(Excerpts of spatial question data)

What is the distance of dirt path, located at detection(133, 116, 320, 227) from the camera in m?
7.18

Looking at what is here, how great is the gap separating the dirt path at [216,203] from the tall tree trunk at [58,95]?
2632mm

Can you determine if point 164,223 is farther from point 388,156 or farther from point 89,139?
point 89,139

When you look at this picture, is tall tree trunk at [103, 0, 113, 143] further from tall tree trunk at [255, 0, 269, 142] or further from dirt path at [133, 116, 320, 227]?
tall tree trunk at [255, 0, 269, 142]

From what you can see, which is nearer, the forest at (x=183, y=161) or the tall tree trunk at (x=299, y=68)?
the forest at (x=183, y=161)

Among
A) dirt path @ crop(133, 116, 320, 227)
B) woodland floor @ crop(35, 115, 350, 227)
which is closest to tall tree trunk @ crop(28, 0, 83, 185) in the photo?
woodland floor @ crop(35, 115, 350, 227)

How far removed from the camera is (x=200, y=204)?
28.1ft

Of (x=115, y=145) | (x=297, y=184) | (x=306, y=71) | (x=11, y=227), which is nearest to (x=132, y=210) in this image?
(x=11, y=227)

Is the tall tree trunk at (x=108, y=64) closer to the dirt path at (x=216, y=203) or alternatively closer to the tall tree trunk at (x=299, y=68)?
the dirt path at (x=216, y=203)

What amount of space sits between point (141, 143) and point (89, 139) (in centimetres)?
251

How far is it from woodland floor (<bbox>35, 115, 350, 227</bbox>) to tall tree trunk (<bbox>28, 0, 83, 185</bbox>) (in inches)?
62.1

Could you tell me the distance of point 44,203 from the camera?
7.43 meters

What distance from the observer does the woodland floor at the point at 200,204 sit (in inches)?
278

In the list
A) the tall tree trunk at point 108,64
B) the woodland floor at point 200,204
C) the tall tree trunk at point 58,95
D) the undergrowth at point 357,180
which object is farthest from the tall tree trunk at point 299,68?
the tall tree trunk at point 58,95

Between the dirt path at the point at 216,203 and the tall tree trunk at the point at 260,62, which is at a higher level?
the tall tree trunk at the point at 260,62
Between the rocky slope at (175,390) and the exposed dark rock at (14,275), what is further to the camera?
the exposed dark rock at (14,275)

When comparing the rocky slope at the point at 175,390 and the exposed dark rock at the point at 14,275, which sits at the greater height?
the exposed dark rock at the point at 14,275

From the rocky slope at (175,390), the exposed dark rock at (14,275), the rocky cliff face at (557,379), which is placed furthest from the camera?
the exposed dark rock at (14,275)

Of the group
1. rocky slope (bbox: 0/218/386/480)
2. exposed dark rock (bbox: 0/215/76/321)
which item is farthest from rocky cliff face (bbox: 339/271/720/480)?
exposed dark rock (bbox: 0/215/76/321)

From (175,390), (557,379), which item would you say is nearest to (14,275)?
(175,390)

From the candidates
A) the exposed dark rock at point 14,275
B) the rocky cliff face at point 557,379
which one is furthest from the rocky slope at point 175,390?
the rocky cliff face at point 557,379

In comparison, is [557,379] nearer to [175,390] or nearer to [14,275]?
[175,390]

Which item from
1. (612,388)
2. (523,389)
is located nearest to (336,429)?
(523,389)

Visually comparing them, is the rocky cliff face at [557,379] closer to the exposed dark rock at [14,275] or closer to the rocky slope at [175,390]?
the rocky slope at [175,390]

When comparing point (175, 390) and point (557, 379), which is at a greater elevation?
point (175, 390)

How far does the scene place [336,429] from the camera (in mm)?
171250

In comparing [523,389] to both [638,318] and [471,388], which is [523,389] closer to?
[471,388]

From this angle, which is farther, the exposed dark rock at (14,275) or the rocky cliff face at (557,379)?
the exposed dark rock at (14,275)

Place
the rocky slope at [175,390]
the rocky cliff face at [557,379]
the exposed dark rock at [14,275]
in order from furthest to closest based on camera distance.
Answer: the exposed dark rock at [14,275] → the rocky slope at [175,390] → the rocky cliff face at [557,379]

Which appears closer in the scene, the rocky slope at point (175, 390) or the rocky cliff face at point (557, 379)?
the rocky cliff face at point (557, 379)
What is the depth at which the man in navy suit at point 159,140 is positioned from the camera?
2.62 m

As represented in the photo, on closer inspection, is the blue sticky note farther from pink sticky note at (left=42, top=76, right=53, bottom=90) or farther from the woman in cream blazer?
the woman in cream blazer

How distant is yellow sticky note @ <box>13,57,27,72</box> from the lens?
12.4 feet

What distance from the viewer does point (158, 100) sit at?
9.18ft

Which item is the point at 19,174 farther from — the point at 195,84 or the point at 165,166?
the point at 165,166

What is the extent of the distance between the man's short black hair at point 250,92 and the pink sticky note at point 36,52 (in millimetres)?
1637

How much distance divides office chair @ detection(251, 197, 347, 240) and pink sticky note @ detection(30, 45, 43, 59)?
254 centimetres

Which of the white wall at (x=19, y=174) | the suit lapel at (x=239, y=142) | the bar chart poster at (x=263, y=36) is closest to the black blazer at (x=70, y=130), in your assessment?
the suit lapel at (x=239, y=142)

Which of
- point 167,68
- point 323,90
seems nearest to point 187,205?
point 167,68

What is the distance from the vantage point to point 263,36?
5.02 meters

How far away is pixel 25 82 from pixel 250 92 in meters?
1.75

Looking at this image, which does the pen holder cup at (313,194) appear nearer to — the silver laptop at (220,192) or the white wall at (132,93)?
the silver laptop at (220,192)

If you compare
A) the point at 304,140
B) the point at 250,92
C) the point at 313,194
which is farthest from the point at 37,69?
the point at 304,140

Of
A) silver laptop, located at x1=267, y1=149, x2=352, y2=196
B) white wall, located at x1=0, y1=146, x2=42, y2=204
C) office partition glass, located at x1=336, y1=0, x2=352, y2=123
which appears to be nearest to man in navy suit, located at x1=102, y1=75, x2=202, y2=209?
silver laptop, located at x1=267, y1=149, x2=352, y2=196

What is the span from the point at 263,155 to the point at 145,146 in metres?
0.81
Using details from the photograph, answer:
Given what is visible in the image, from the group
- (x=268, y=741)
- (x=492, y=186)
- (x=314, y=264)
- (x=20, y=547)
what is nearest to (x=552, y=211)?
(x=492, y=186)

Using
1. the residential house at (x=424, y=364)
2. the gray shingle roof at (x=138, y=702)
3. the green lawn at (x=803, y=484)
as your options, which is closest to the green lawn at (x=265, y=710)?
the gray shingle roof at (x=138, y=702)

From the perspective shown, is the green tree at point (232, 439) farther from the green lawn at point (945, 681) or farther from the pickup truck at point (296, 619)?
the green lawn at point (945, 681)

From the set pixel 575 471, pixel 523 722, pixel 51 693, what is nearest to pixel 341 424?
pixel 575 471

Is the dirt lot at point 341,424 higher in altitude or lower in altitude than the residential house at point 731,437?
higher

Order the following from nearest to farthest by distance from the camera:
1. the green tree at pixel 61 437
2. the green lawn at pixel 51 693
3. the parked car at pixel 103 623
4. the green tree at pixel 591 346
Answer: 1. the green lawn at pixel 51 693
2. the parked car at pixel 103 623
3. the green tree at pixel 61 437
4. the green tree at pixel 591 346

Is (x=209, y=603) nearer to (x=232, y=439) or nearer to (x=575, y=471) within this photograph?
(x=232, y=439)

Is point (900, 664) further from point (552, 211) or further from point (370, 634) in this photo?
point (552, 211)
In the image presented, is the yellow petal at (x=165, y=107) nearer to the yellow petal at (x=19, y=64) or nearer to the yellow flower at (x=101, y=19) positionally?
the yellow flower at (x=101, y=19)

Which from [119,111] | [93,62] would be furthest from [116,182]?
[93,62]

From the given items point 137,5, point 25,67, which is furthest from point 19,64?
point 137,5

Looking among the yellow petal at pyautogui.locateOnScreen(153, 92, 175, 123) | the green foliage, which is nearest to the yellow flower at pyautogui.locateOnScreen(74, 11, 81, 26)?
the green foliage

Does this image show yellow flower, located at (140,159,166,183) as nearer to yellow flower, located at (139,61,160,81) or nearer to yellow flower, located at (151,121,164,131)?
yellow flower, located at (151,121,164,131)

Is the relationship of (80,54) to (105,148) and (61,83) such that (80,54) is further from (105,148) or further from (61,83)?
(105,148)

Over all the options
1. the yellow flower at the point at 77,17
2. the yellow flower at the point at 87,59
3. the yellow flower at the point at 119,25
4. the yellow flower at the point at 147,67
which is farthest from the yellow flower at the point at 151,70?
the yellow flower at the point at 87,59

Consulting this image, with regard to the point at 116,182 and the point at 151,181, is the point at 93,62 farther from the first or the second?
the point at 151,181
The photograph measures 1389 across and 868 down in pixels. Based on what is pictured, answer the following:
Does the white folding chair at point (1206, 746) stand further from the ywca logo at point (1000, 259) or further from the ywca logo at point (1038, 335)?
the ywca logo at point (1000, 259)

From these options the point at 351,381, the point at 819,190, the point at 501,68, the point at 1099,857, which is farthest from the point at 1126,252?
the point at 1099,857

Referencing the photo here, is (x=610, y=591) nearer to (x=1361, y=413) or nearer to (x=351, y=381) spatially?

→ **Your goal**
Arrange the lines from the one containing "From these options" through the end of the rows as a Markdown table with the columns Number and Line, leaving out blank lines.

→ **Task answer**
| Number | Line |
|---|---|
| 1 | From these options the point at 351,381, the point at 819,190, the point at 501,68, the point at 1099,857, which is farthest from the point at 1126,252? |
| 2 | the point at 1099,857 |
| 3 | Referencing the photo here, is (x=610, y=591) nearer to (x=1361, y=413) or nearer to (x=351, y=381) spatially? |